[Document section]:
■ ■ ■
Saw, replied. What you were refering to was a friends car that I am doing body work for. Yet another fiero in my garage. Cardomain screwed up a little bit because I had deleted those pictures originally in this thread, and uploaded new ones. So what you saw wasn't exactly what was there... lol
The blue spoiler posted on the car was actually my spoiler going on my car. Its a VEILSIDE wing. I just put it on his to see what it would look like on a fastback.
Before someone asks.. yes the pink panels are all piled up waiting for me to lay glass on the rest of them. :P I found a good method of keeping them from melting. Its coming along well.
[This message has been edited by Custom2M4 (edited 05-18-2006).]
I've been reading this thread, so I have a question: How do you take off the door panel without pulling the door?
Start with the interior, remove the 2 screws (Philips) holding the trim plate over the handle, pull up on the lock cover it will come off, take off the trim (inner door panel black trim plate), then remove the 3 screws (Philips) holding on the arm rest, take that off, take some scissors / screwdriver along the edges of the interior panel and find all the mounting tabs.. (I say scissors because if you don't have the tool its easy not to break the tabs, one prong on eachside and pop them out)
Once that is done you need to disconnect the mirror so roll the window down all the way and remove the two felt / rubber strips (weather seals) on the inside of the door (Philips), one is screwed in, the other is just pressed on. Then you have the corner pieces that are held on my 3 (Philips) screws, they will look like rubber guards, sort of triangluar. When those are off you should be able to see the studs and nuts on the mirror. Use a 10mm socket and take your time. loosen one, then the other, and go back and forth, if you loosen one too much you wont be able to get your socket out before finishing and you'll have to start over. You'll understand when you get to that point. Then comes the disconnection of the door handle, some people don't do this, as the bar comes with the handle some times, but I still disconnect the little plastic retainer that holds on the bar.
■ ■ ■
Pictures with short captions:
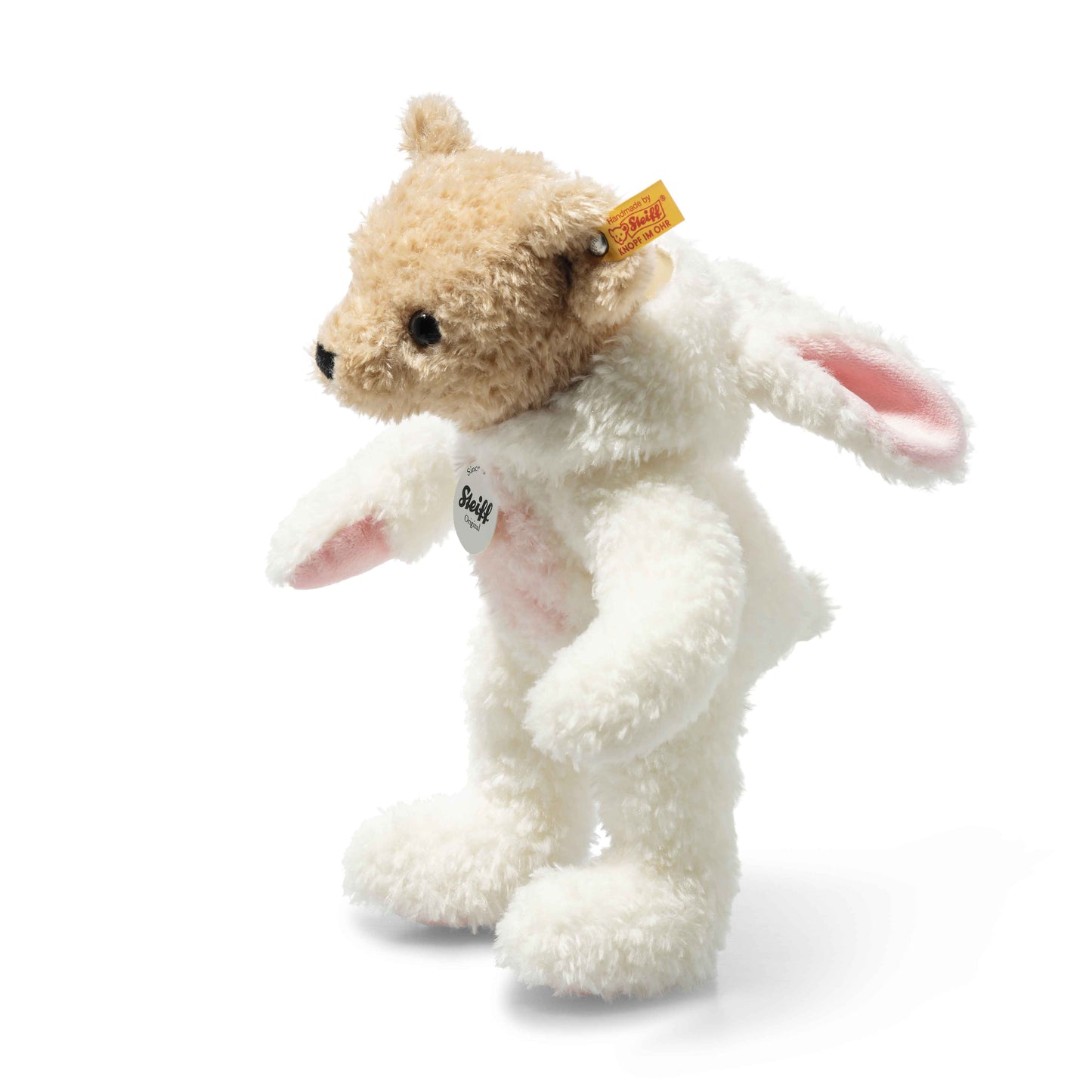 Steiff Teddybär Hase 27cm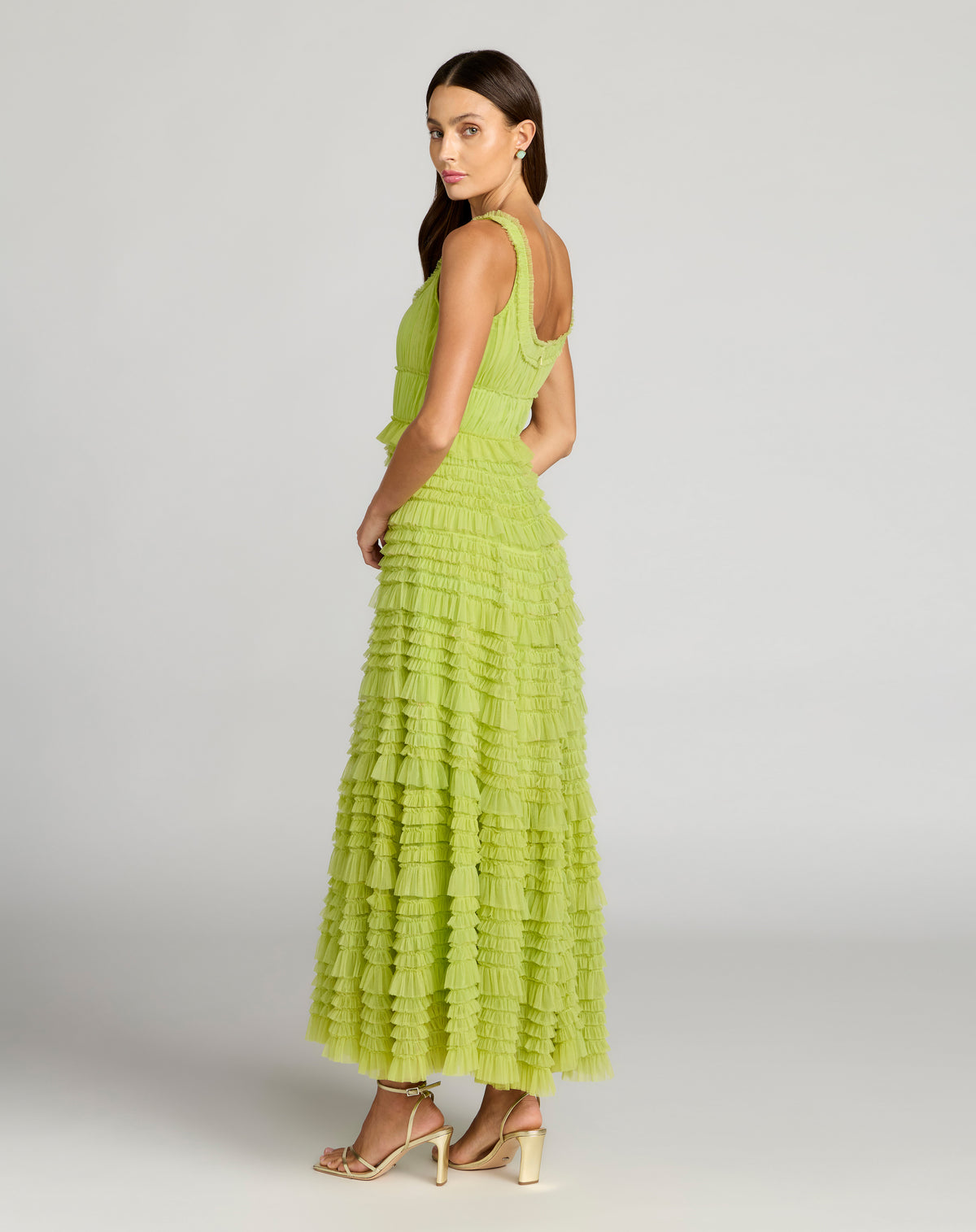 Mac Duggal 8292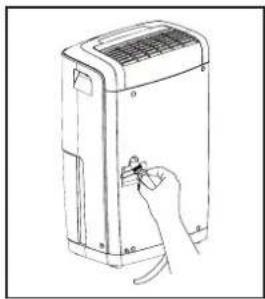 FRIGIDAIRE FAD504DUD - Instructions de fonctionnement, entretien et nettoyage &amp; stockage - 2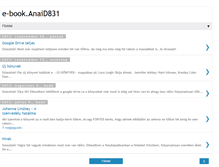 Tablet Screenshot of e-book-anaid831.blogspot.com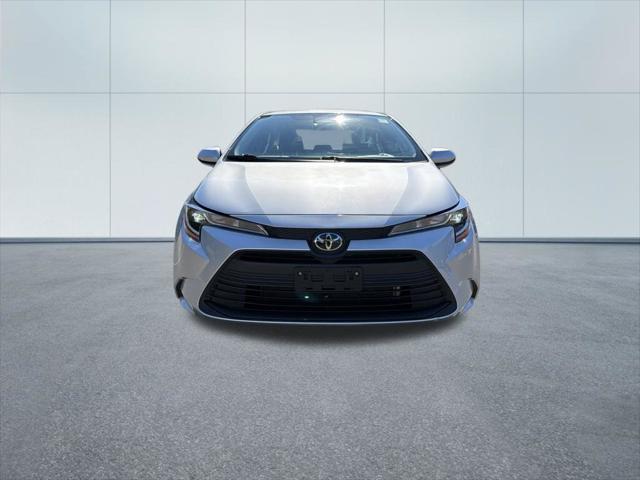 2023 Toyota Corolla LE 2023 Toyota Corolla LE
■ ■ ■
[Work task 1]:
In the Fiero forum thread, what size socket is used to take off the nuts on the mirror?
[Work task 2]:
Translate this sentence from the Fiero forum thread into Spanish: "I found a good method of keeping them from melting."
[Work task 3]:
Pick up the Fiero forum thread after its final sentence and keep going.

[Expected output 1]:
A 10mm socket.

[Expected output 2]:
Encontré un buen método para evitar que se derritan.

[Expected output 3]:
Then take off the outer trim along the door skin with a screwdriver lightly not breaking the clips, there is one screw close to the middle that you need to remove (7mm), along the door jam on the lip of the door there are what look like rubber screws all the way around, should be 3 on each side (Philips if its an 84, or a 30torx if its 85+) Note that 84 doors are different then 85's (I'll explain in a bit why), Once those are off there should be 5-6 rubber rivits on the bottom of the door, remove those (pop in the middle and pry them from the door, pretty easy).
After all that if you have an 84, your door panel will be held on by plastic screws that can be pulled straight off. If you have an 85+ there is a lip at the top of the door that holds it in place, just lift up on the door panel towards the window and it will come loose.
That should about sum it up in as much detail as I can give. If you have anymore questions don't feel bad about asking.